How Buzz Lightyear Evolved From Pixar Short Character To Toy Story Hero

The film "Lightyear" tells the story of Buzz Lightyear, a space ranger in a film that is the inspiration for the toy Buzz in the "Toy Story" franchise from Disney/Pixar. It's a little complicated, but you get the idea. Buzz didn't just start as a character in the 1995 animated film though. His history is longer than that. Our space hero comes from a short story from John Lasseter called "Tin Toy" from 1988. You can watch it on Disney+ right now, but the animation of the character Billy is going to mess with your brain. You've been warned.

This five minute-short film happened in the early days of Pixar, when it wasn't the financial juggernaut it has become. Here's the story in case you haven't seen it: In "Tin Toy," a one-man band toy named Tinny who is bought for a toddler named Billy. That little guy is one of those kids who, when you give them a toy, they break it immediately. Tinny is understandably worried about his future, and discovers to his detriment, that playing his instruments attracts Billy's attention. He hides under the couch with other frightened toys, but comes out when he hears Billy crying. He plays for him so Billy feels better, and though Billy prefers the box Tinny came in (is Billy a cat?), it inspires the toys to want to help their new friend.

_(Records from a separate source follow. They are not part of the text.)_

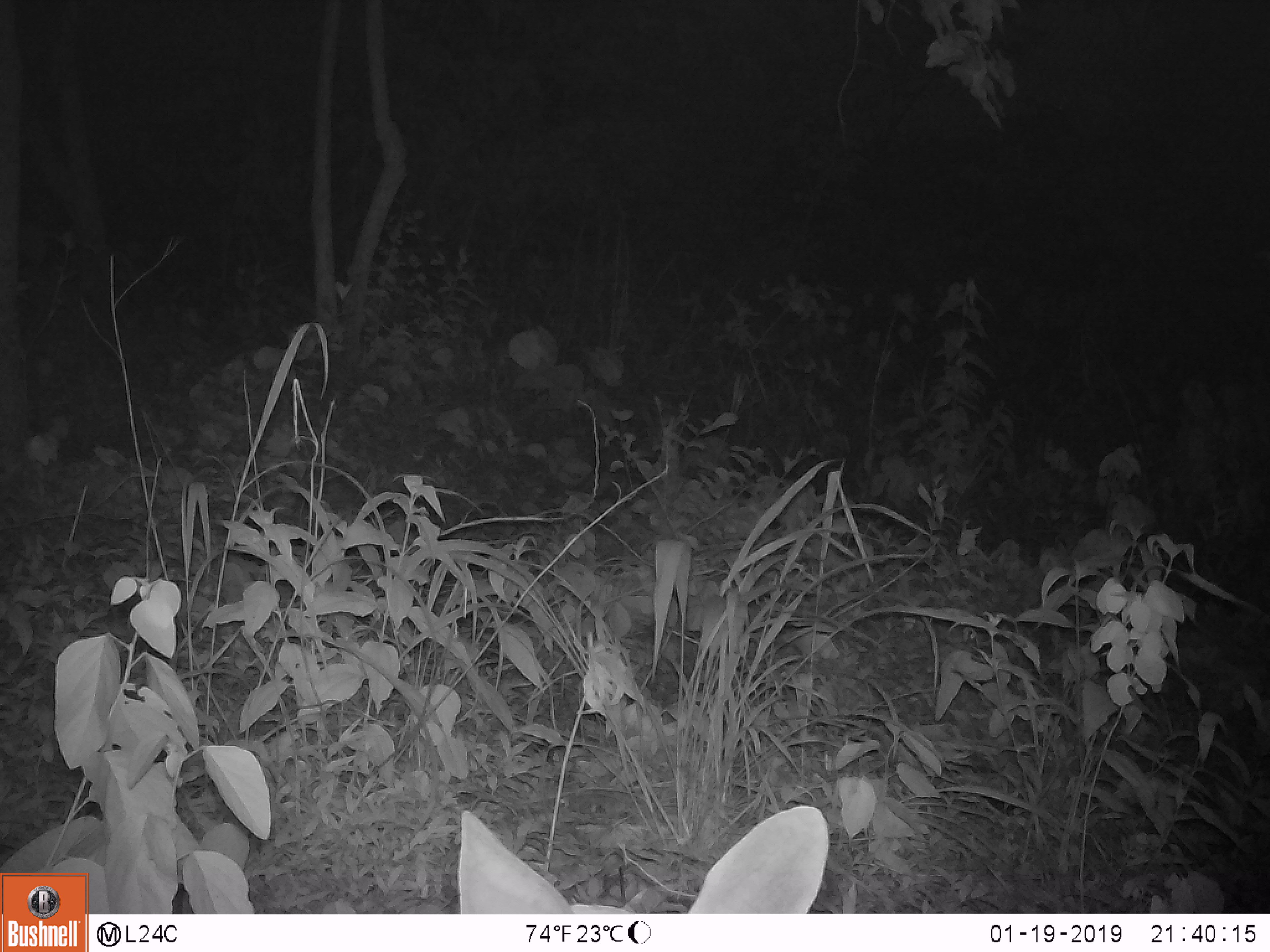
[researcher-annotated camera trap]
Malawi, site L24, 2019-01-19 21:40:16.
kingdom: Animalia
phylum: Chordata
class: Mammalia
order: Artiodactyla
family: Bovidae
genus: Tragelaphus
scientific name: Tragelaphus sylvaticus sylvaticus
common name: cape bushbuck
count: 1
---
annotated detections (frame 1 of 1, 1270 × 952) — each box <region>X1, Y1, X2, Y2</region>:
cape bushbuck: <region>423, 790, 845, 911</region>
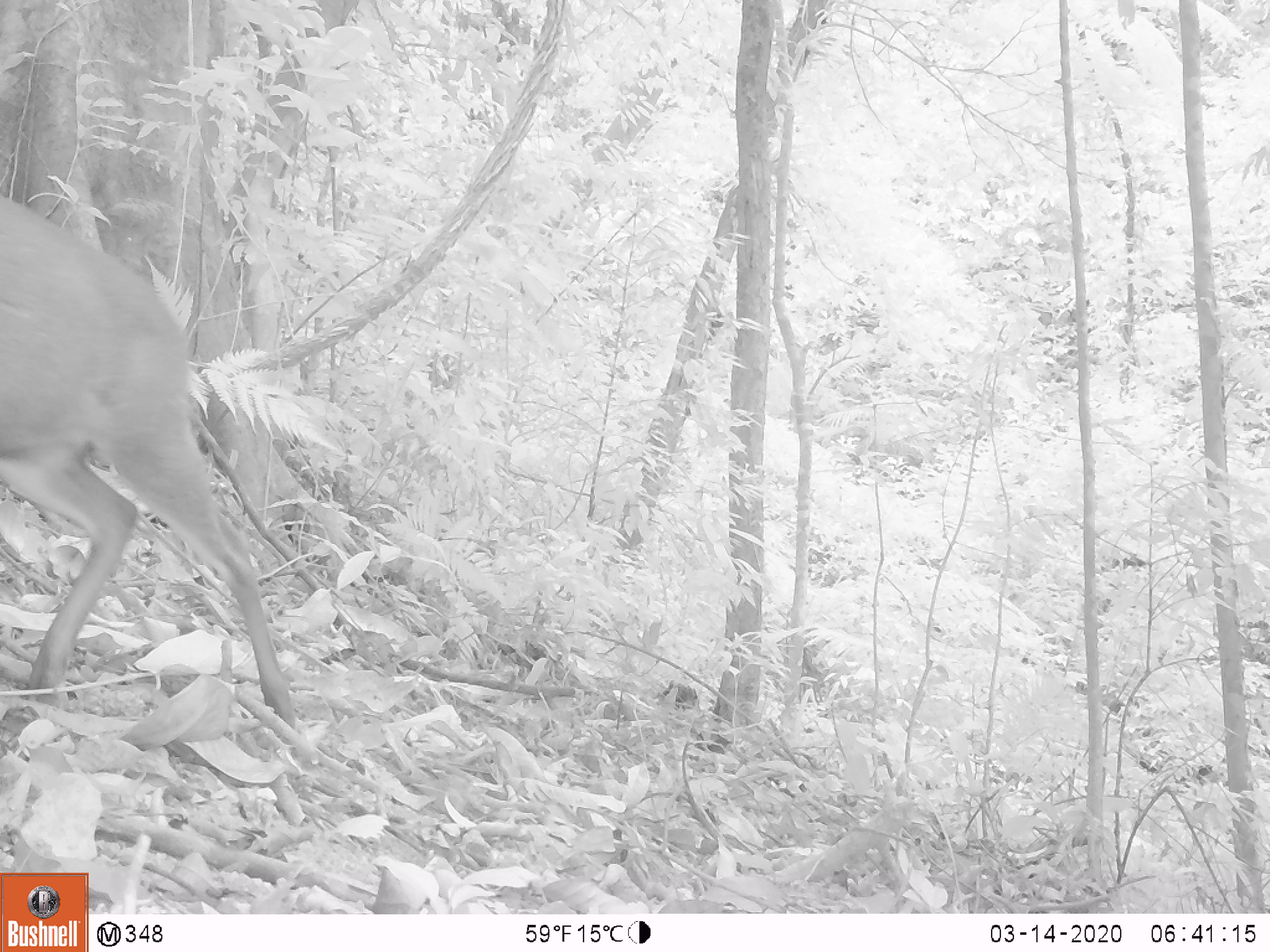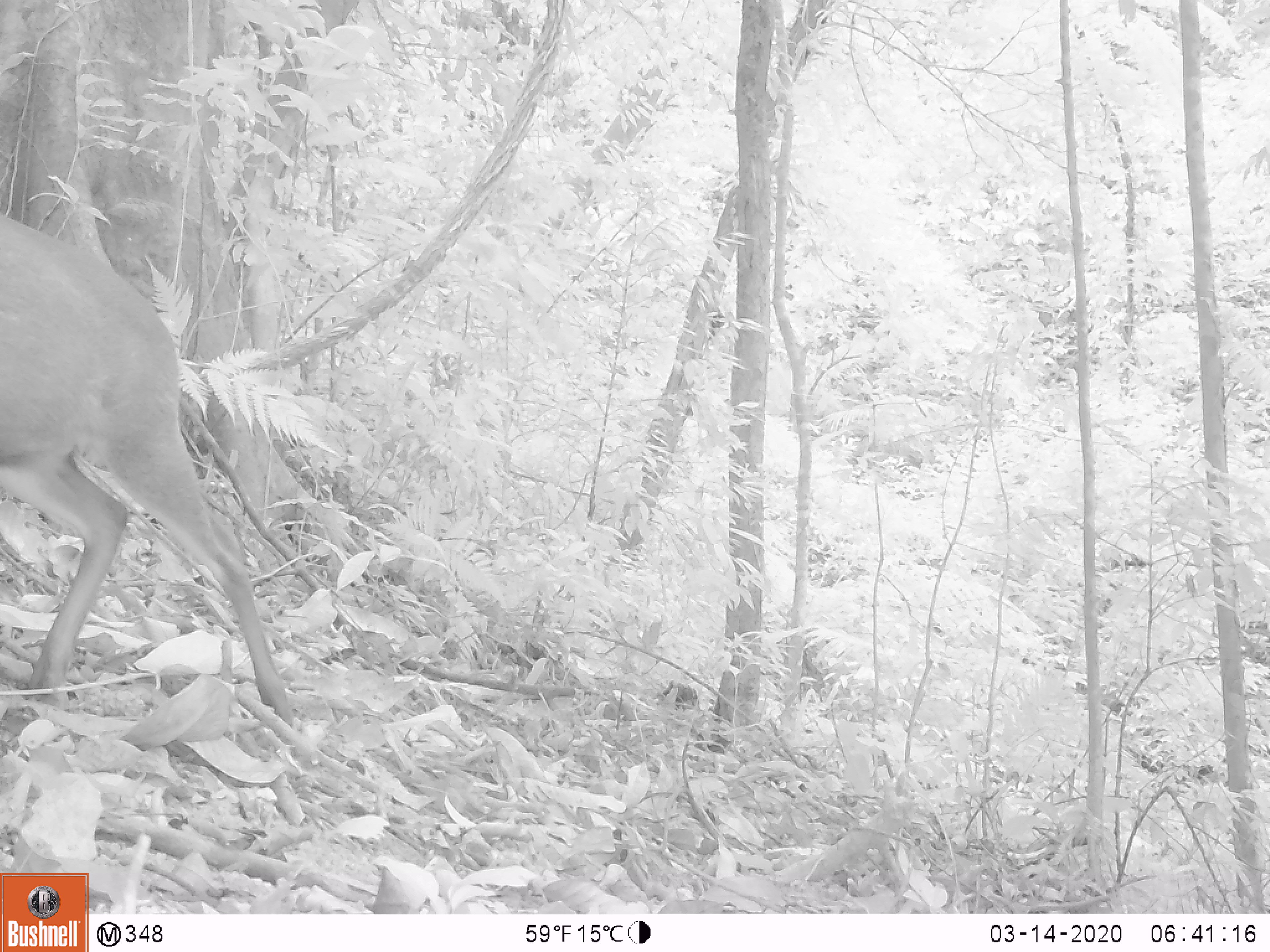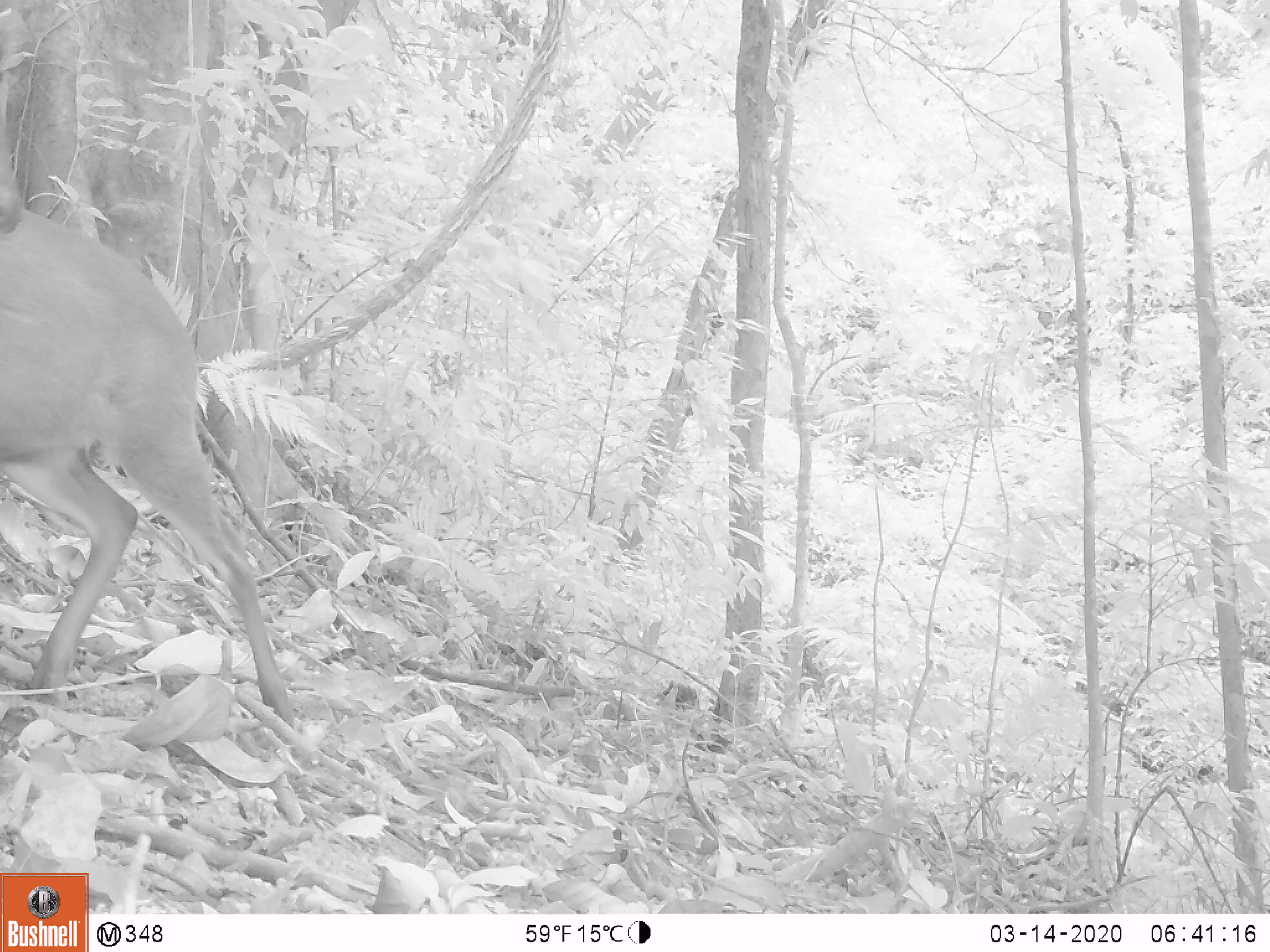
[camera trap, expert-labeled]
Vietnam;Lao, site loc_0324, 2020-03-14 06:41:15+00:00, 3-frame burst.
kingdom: Animalia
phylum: Chordata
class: Mammalia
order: Artiodactyla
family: Cervidae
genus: Muntiacus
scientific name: Muntiacus rooseveltorum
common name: roosevelt's muntjac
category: roosevelts muntjac group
Roosevelts muntjac group (roosevelt's muntjac) (Muntiacus rooseveltorum). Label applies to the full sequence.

In the book "The Pixar Touch: The Making of a Company," by David A. Price, we learn that Tinny was connected with Buzz Lightyear, and that the story could have been very different.

To a gas station ... and beyond!

Originally the idea for "Toy Story" had a newly-manufactured Tinny going on a journey with a kid who leaves him at a gas station. He meets a ventriloquist's dummy who talks like a cowboy, and the two go on an adventure together. The thing is, according to Lasseter in the book, Tinny was sort of an old-fashioned toy, and wasn't likely to connect with kids. 

(So wait, he thought that a tin one-man band was old-fashioned and wouldn't connect with children, but a ventriloquist's dummy would? What kind of children was he hanging out with? Old-timey demon children from a horror movie? Moving on.)

Lasseter said, " ... we started to analyze what a little boy would get these days that would make him so excited that he stopped playing with anything else." They changed Tinny into a sort of G.I. Joe-type character, which was Lasseter's favorite as a kid, but then he evolved to be a space ranger, "along the lines of Major Matt Mason, another 1960s toy." They called this character Lunar Larry, and then Tempus from Morph. Does anyone else feel like Pixar might have met its end if they hadn't changed this stuff?

So, Tempus was the name for a bit, but Woody was still a dummy who spoke like a cowboy. They named Woody after "Woody Strode, an African American character actor who appeared in John Ford and Sergio Leone westerns." 

My restful sleep thanks you for changing those toys around

They first debuted in a short 30-second test from Lasseter in 1992. Here's is what Disney saw when Lasseter brought it to them:

The scene took place on top of a chest of drawers in the bedroom of Andy, their owner; Woody got Tempus out of the way as a rival for Andy's affections by tricking him into falling behind the chest, where he became stuck.

The idea was to show that there were a lot of things you could do in digital animation that you couldn't manage in hand-drawn animation, according to former Pixar employee Ralph Guggenheim. "So it took place in a room that was sort of dimly lit with 'blind shadows falling across the room, with a character [Woody] who had a plaid shirt on, which you could never do in hand-drawn animation.'"

Things weren't, according to the book, the way we came to know and love them, though. Woody, we learn, wasn't the super nice cowboy we're familiar with. Guggenheim said he was, "devious." He also said that Tempus from Morph, the eventual Buzz, was in a "lobster-red space suit," and that he was small and funny, and knew he was "a toy with an owner."

Disney executives didn't like Woody as a ventriloquist's dummy (since they were used in a lot of horror films and rightly so), so he was changed. Lasseter was inspired by a Casper the Friendly Ghost toy he had with a pull-string that let him talk. They changed Buzz's size and named him Buzz Lightyear after the astronaut Buzz Aldrin, and the rest is Pixar history. 

"Lightyear" will hit theaters on June 17, 2022.